Cosmos (operating system)

Last updated
Cosmos
Cosmos logo.png
AuraOS.png
Screenshot of an OS made with Cosmos, AuraOS, presenting a GUI creation possibility
Developer Cosmos Project
Written in C#, X#
Working stateActive
Source model Open source
Latest release Release 20221121 / 21 November 2022;22 months ago (2022-11-21)
Repository github.com/CosmosOS
Available in English
Platforms x86
Kernel type Monolithic
License BSD
Official website www.gocosmos.org

C# Open Source Managed Operating System (Cosmos) is a toolkit for building GUI and command-line based operating systems, written mostly in the programming language C# and small amounts of a high-level assembly language named X#. Cosmos is a backronym, [1] in that the acronym was chosen before the meaning. It is open-source software released under a BSD license.

Contents

As of 2022, Cosmos encompasses an ahead-of-time (AOT) compiler named IL2CPU to translate Common Intermediate Language (CIL) into native instructions. Cosmos compiles user-made programs and associated libraries using IL2CPU to create a bootable native executable that can run independently. The resulting output can be booted from a USB flash drive, CD-ROM, over a network via Preboot Execution Environment (PXE), or inside a virtual machine. Recent releases also allow deploying to certain x86 embedded devices over Universal Serial Bus (USB). While C# is the primary language used by developers (both on the backend and by end users of Cosmos), many CLI languages can be used, provided they compile to pure CIL without the use of Platform Invocation Services (P/Invokes). Cosmos is mainly intended for use with .NET.

Cosmos does not aim to become a full operating system, but rather a toolkit to allow other developers to simply and easily build their own operating systems using .NET. It also functions as an abstraction layer, hiding much of the inner workings of the hardware from the eventual developer.

Older versions of Cosmos were released in Milestones, with the last being Milestone 5 (released August 2010). More recently, the project switched to simply naming new releases after the latest commit number.

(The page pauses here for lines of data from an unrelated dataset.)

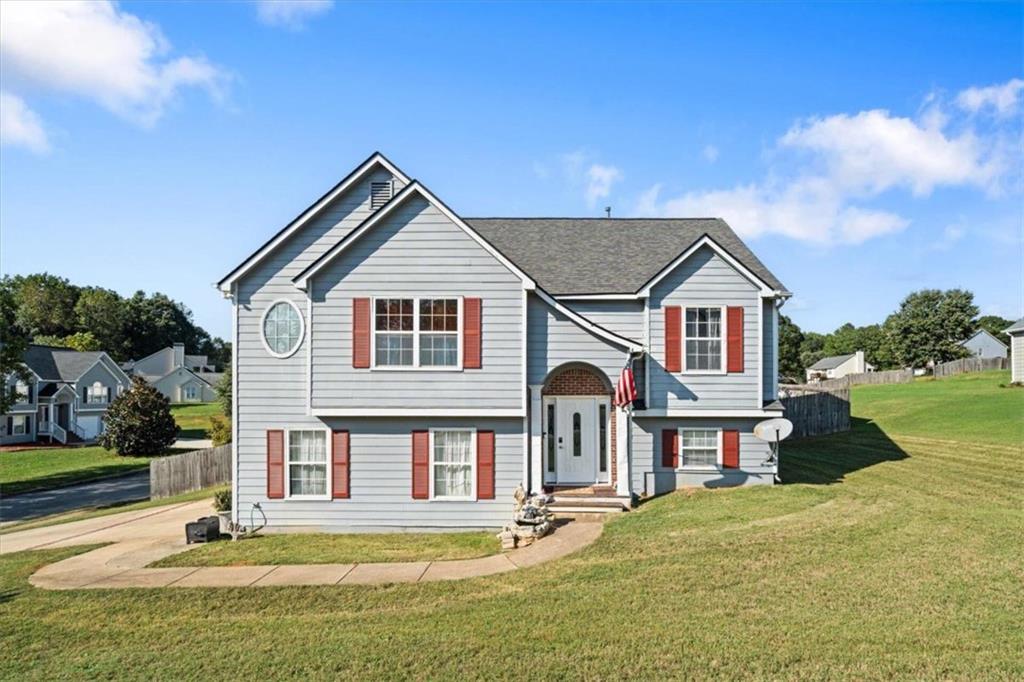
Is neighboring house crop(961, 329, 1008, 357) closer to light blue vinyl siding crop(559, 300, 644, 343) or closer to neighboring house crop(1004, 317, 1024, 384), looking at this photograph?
neighboring house crop(1004, 317, 1024, 384)

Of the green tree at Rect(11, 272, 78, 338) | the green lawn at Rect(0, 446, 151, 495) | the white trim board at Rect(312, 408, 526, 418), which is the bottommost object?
the green lawn at Rect(0, 446, 151, 495)

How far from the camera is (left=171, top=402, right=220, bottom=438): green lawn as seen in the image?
5528cm

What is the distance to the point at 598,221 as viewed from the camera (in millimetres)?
21812

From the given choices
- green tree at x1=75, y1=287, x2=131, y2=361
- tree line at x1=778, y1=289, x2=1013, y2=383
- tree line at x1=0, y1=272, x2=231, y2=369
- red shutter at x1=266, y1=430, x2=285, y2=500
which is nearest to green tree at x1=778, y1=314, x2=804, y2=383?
tree line at x1=778, y1=289, x2=1013, y2=383

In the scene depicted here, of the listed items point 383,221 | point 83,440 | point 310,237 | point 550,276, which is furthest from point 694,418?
point 83,440

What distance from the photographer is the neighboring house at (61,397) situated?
47.9m

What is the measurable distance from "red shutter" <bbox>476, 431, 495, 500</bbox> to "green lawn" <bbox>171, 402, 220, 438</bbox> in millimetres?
36734

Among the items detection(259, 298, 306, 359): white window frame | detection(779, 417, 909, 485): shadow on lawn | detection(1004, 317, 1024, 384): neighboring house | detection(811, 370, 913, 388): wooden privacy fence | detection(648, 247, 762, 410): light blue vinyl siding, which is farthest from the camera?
detection(811, 370, 913, 388): wooden privacy fence

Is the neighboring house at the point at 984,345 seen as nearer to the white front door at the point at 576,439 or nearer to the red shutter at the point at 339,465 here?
the white front door at the point at 576,439

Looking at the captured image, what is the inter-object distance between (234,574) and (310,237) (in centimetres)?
844

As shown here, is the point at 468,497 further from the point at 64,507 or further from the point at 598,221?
the point at 64,507

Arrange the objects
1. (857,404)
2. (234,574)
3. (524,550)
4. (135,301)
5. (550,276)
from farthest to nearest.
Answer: (135,301) → (857,404) → (550,276) → (524,550) → (234,574)

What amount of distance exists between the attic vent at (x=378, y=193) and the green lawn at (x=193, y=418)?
3516cm

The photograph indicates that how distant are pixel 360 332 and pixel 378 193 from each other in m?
3.94
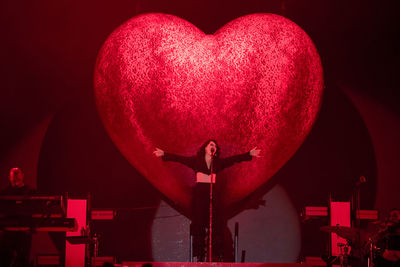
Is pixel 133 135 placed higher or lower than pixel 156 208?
higher

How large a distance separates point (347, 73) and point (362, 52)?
0.36 metres

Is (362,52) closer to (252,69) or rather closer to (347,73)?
(347,73)

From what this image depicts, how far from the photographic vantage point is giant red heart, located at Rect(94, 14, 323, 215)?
750 centimetres

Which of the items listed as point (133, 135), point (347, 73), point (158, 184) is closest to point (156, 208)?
point (158, 184)

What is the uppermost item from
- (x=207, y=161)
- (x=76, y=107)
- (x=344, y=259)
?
(x=76, y=107)

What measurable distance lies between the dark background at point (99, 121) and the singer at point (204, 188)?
749 millimetres

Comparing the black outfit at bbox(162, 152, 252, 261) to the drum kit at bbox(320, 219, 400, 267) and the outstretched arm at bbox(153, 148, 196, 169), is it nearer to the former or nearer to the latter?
the outstretched arm at bbox(153, 148, 196, 169)

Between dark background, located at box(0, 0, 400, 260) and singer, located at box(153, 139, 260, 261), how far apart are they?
749 mm

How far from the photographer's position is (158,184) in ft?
24.8

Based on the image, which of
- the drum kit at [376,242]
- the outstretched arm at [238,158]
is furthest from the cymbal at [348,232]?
the outstretched arm at [238,158]

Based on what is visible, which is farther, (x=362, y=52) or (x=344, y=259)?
(x=362, y=52)

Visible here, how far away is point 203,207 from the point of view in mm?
7016

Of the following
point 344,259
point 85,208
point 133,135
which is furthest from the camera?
point 133,135

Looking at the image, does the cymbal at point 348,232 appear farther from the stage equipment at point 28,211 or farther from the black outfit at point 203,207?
the stage equipment at point 28,211
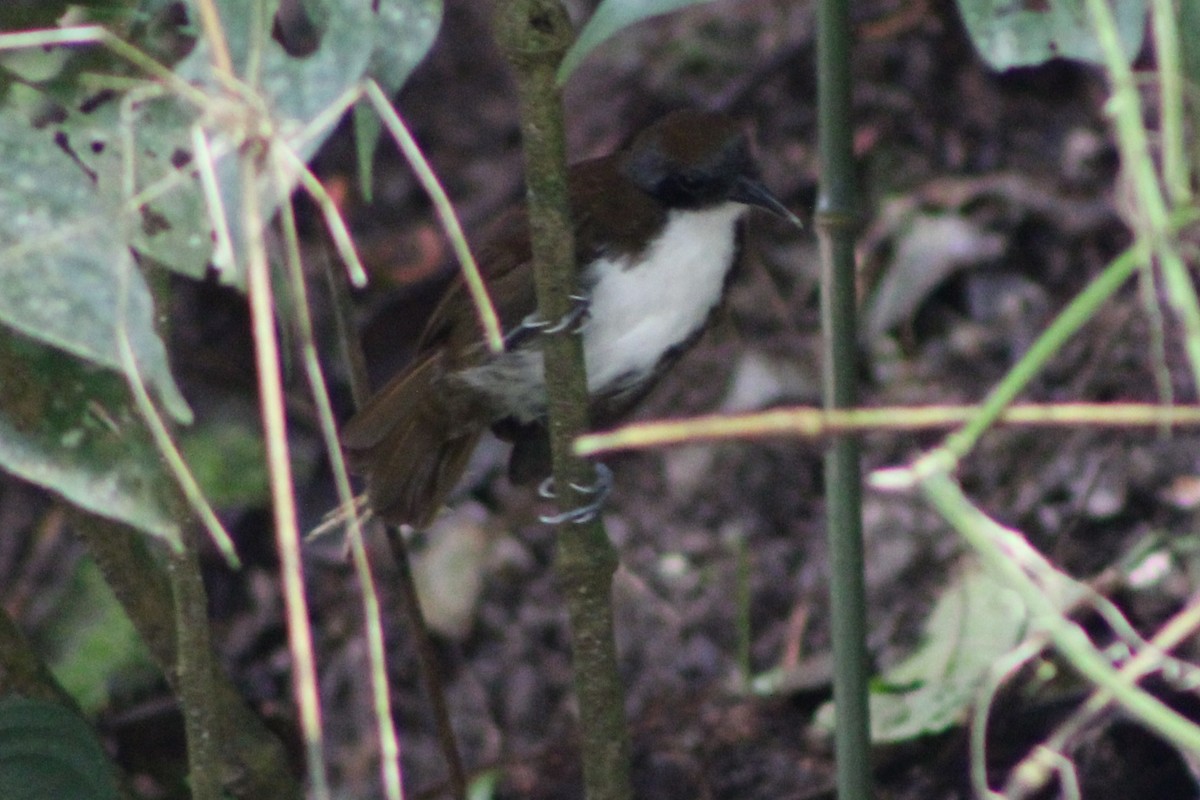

Releases of Cosmos are divided into two types: the Userkit, and the Devkit. The Userkit is a pre-packaged release that is updated irregularly, as new and improved features are added. Userkits are generally considered stable, but do not include recent changes and may lack features. The Devkits, which refers to the source code of Cosmos, are usually stable but may have some bugs. They can be acquired on GitHub and must be built manually. [1] Git is used for source control management.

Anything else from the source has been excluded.